Saved data entries
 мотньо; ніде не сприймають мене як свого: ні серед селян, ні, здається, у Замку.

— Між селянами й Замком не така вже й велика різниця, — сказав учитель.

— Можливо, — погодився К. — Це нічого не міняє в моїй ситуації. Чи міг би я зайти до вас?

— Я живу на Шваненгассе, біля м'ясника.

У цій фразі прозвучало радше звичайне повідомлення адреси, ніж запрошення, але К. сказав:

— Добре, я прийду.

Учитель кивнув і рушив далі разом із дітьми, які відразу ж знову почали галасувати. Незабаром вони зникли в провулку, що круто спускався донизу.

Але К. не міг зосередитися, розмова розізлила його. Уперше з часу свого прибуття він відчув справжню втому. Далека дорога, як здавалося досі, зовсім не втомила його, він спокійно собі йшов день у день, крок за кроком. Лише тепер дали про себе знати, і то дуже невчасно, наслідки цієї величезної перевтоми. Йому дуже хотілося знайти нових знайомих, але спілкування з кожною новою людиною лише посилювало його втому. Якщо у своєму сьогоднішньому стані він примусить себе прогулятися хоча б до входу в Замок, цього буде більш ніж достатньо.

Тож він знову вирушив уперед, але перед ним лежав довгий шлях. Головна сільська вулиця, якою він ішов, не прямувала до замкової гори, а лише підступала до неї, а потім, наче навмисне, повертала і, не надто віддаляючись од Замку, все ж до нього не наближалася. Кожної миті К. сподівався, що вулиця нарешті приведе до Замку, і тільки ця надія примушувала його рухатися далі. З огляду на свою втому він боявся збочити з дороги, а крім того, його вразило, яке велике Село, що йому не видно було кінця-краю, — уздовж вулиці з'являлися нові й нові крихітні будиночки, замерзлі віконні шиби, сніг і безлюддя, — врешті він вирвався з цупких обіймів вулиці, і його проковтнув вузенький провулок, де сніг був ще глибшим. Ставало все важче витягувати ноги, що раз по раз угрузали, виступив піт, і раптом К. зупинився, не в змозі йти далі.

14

# What is expected:
Count how many lines of the entries contain the word "свого"; only the number should appear in the reply.

# Exercise output:
2